[Spatial relation data]
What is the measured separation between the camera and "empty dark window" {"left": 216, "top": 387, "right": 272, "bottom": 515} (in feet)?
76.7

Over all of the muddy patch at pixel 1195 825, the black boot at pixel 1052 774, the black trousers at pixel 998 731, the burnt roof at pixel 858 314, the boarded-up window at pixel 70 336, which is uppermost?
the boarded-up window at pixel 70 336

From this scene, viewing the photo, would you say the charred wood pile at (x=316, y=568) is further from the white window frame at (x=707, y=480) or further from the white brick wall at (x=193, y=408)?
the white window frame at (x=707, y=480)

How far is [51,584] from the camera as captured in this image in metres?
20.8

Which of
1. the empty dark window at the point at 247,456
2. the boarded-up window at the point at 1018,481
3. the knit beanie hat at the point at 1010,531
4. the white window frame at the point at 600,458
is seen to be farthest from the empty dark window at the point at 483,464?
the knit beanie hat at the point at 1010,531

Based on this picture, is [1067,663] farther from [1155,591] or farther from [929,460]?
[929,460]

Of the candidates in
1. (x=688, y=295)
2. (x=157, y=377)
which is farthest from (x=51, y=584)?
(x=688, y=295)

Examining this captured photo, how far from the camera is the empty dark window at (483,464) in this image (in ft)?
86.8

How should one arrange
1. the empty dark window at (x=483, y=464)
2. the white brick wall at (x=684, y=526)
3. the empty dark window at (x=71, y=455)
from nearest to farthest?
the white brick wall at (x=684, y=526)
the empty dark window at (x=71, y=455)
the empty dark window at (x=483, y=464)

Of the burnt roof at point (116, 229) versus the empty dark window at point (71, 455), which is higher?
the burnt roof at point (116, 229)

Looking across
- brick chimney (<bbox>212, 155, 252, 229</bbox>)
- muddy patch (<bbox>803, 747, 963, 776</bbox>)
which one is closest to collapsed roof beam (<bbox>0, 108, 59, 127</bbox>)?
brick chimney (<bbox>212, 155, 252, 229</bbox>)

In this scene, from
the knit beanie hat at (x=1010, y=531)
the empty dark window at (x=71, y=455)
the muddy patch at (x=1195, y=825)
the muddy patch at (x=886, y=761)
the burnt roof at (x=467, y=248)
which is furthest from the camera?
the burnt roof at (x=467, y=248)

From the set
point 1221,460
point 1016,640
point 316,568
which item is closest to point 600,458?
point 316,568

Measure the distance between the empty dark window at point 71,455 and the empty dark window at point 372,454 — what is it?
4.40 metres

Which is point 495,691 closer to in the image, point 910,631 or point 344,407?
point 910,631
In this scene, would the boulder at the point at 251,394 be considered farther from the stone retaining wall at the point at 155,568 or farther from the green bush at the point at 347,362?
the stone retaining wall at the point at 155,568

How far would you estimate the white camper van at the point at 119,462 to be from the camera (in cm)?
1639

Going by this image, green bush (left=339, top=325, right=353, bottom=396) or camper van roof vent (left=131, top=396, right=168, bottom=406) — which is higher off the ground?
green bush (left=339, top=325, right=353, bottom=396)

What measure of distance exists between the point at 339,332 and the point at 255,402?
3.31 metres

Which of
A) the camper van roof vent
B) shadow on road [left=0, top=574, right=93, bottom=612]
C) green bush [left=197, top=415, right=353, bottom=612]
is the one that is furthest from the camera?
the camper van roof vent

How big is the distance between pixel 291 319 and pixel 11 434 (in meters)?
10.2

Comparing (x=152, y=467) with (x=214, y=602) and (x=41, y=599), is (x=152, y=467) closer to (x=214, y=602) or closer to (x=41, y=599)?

▶ _Task brief_
Return precisely the lines of the records, starting with the line that holds "Which is point" and ending with the last one.

▶ _Written response_
Which is point 495,691 closer to in the image, point 910,631 or point 344,407?
point 910,631
In this scene, would the boulder at the point at 251,394 be considered farther from the stone retaining wall at the point at 155,568 or farther from the green bush at the point at 347,362?
the stone retaining wall at the point at 155,568

How far would you estimate the white camper van at the point at 119,462 to be from the camera (in cm)?
1639

Going by this image, green bush (left=339, top=325, right=353, bottom=396) or camper van roof vent (left=131, top=396, right=168, bottom=406) — which is higher off the ground?
green bush (left=339, top=325, right=353, bottom=396)

What measure of distance exists between the point at 339,332 and the point at 255,402?
3.31 metres

Which of
A) the camper van roof vent
B) shadow on road [left=0, top=574, right=93, bottom=612]
C) green bush [left=197, top=415, right=353, bottom=612]
is the one that is furthest from the camera?
the camper van roof vent

How big is the distance between pixel 291 319 and pixel 11 434 (in meters)?
10.2

Comparing (x=152, y=467) with (x=214, y=602) and (x=41, y=599), is (x=152, y=467) closer to (x=214, y=602) or closer to (x=41, y=599)?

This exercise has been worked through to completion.